お店の名前は「我がまんま」。洋風居酒屋の形態でされていて小さな店ですが地元では人気のお店のようです。事前に予約を入れた上でお邪魔致しました。

お料理を頂きながら、お客様の途切れたタイミングで色々とお話をお聞きすることができました。お聞きしたお話は詳細にわたり後世に記録として残して行くべき歴史的価値のあるものと判断し許可を得てここに公表させていただきます。飲食しながらの歓談形式でのお話なので、やや脈絡に欠ける点もありますがご了承下さい。以下、お話頂いた内容の中でクスノキ屋についてとボルガライスについてに分けて、ほぼ話の登場順にまとめておきます。

 

クスノキ屋について

元々は銀座の山野楽器の横で喫茶店をされていた。

当時は銀座より浅草の方が栄えていたため浅草に移転した。(恐らく1950年頃)

少なくとも現在60歳のお姉さまが生まれた時にはクスノキ屋はあった。(1962年)

30年前頃に閉店(1990年頃)

子供の頃、約50年ぐらい前(1970年頃)はケーキ屋も含め多くのコックさんがいた。

一時はコックさんが10人ぐらいいた。

コックさんたちは数年修行をしてそれぞれの地方に帰っていった。

ボルガライスを福井に伝えた山口さんという方には記憶がない。

大勢のコックさんたちが短期間で入れ替わっていたので覚えていない。

銀座の時は喫茶店はやっていたが洋食はやって無かったのでボルガライスが出来たのは浅草に来てから。

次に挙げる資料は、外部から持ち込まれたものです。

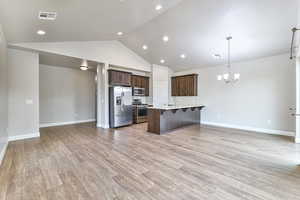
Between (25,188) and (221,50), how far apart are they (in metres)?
6.41

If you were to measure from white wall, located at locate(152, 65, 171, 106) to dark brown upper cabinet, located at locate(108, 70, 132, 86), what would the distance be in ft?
6.14

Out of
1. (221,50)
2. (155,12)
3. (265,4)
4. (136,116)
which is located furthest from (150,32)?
(136,116)

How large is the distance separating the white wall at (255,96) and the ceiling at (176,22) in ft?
1.82

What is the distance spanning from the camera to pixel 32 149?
3451mm

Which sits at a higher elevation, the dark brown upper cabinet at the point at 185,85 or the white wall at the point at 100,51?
the white wall at the point at 100,51

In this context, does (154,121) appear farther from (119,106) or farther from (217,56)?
(217,56)

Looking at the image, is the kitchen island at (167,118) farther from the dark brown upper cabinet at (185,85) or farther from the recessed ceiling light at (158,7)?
the recessed ceiling light at (158,7)

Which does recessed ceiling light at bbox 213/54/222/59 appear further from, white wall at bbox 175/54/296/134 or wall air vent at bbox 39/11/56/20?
wall air vent at bbox 39/11/56/20

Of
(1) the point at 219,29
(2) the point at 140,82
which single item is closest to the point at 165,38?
(1) the point at 219,29

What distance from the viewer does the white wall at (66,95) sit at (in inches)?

昔はステーキ部門の店が亀戸にもあった。おじいちゃん(初代)は兄弟が3人いて次男のおじさんがその店をやっていた。

銀座の時は入り口にオウムがいて浅草に来てからはカナリアとか文鳥とか鳥が居る変わった店だった。

店の3階が家で大きな鳥用の部屋があった。おじいさんが鳥好きだった。

ワシントンライスとボルガライスが2枚看板だった。ボストンライスという料理は少なくともクスノキ屋にはなかった。

1階がケーキ店、2階が喫茶部で50人ぐらい収容の大きなレストランだった。その裏にケーキの工場があった。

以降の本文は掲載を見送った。